D’abord parce que les salariés, les partenaires et les clients de l’entreprise ne partagent pas forcément les opinions politiques du dirigeant. Un engagement public de sa part peut être à l’origine d’un certain malaise.
Ce fût récemment le cas pour Francis Holder, le patron du groupe éponyme détenant notamment Ladurée et les boulangeries Paul lorsqu’il invita ses salariés à voter François Fillon aux dernières élections présidentielles.
Ensuite, parce qu’une prise de position politique est de nature à surexposer médiatiquement le dirigeant. Si une exposition peut parfois se révéler utile aux intérêts de l’entreprise, la surexposition peut vite devenir contreproductive comme l’atteste la carrière tumultueuse de Bernard Tapie.

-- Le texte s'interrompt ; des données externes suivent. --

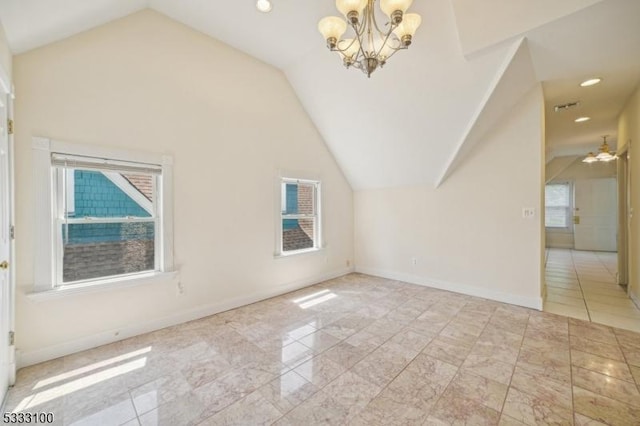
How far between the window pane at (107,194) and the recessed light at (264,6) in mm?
2095

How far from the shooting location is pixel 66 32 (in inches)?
86.3

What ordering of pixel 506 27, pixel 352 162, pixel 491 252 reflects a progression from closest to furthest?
pixel 506 27 → pixel 491 252 → pixel 352 162

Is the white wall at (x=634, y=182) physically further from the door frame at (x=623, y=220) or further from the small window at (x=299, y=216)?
the small window at (x=299, y=216)

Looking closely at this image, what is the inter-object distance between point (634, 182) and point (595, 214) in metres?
5.47

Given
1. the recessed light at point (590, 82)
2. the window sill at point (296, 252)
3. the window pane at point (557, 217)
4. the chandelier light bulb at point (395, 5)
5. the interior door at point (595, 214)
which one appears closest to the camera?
the chandelier light bulb at point (395, 5)

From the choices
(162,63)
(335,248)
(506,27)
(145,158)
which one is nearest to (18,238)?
(145,158)

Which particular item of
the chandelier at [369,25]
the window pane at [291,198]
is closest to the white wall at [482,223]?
the window pane at [291,198]

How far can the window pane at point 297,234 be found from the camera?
4127mm

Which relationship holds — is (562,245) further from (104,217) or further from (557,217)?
(104,217)

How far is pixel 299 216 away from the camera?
4316 millimetres

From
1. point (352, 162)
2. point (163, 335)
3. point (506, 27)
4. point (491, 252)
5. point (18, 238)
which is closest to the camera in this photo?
point (18, 238)

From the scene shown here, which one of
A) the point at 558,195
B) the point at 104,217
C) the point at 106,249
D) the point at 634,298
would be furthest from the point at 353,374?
the point at 558,195

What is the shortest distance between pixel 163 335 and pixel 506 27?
14.4 feet

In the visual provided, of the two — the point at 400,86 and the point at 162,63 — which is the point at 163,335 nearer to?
the point at 162,63
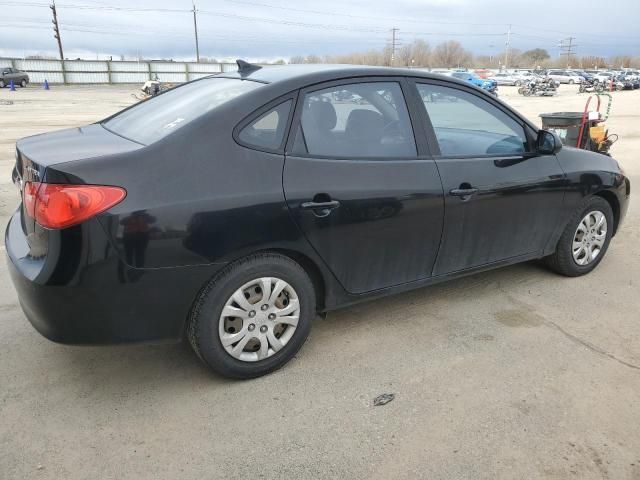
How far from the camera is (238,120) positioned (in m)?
2.73

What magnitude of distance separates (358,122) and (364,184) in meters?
0.41

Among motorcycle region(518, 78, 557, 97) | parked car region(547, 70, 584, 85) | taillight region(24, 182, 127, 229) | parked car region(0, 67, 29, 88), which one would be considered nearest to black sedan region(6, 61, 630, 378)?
taillight region(24, 182, 127, 229)

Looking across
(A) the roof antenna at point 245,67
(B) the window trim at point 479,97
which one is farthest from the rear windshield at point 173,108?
(B) the window trim at point 479,97

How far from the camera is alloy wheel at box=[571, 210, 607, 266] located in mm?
4250

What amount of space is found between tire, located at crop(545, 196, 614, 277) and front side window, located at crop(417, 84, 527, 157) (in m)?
0.81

Enfin, parce qu’un dirigeant doit être en capacité de dialoguer sereinement avec tous les politiques quelle que soit leur étiquette et ce pour une raison simple : la pérennité de l’entreprise est un enjeu majeur qui requiert d’intégrer des objectifs à long terme dans sa stratégie alors que le rythme électoral et le principe des mandats astreint généralement le politique privilégier le court terme.
Lorsqu’on les interroge sur le sujet, la plupart des dirigeants privilégient une posture de neutralité vis-à-vis des politiques. Pourtant ces derniers sont souvent attentifs à la parole de ceux qui ont notamment la capacité d’influencer significativement l’emploi local, dans un sens comme dans l’autre.
Mais dans ce jeu d’influence réciproque, le dirigeant peut-il vraiment prétendre à la neutralité politique ? Pas sûr ! D’abord parce que certains partis extrémistes ne méritent sans doute pas autant d’égards. Mais aussi parce qu’à la lumière des décisions qu’il ou elle prend économiquement et socialement, le dirigeant en dit souvent beaucoup sur ses convictions et ses croyances.
A la question posée dans le titre de cette chronique, voici 3 propositions de réponse :
• Tout d’abord, il est prudent d’éviter à tout prix une surexposition médiatique.
• Ensuite, il est sage de réfréner son désir d’exposer publiquement son éventuel engagement personnel auprès d’un parti politique.
• Enfin, il est tout à fait acceptable de s’engager ouvertement et de tout cœur envers une ou plusieurs causes d’intérêts général à la condition que celles-ci soient autant que possible en concertation avec les salariés, les clients et les partenaires de l’entreprise.
Quant à la relation avec les politiques, il est préférable de la considérer comme nécessaire mais jamais exclusive.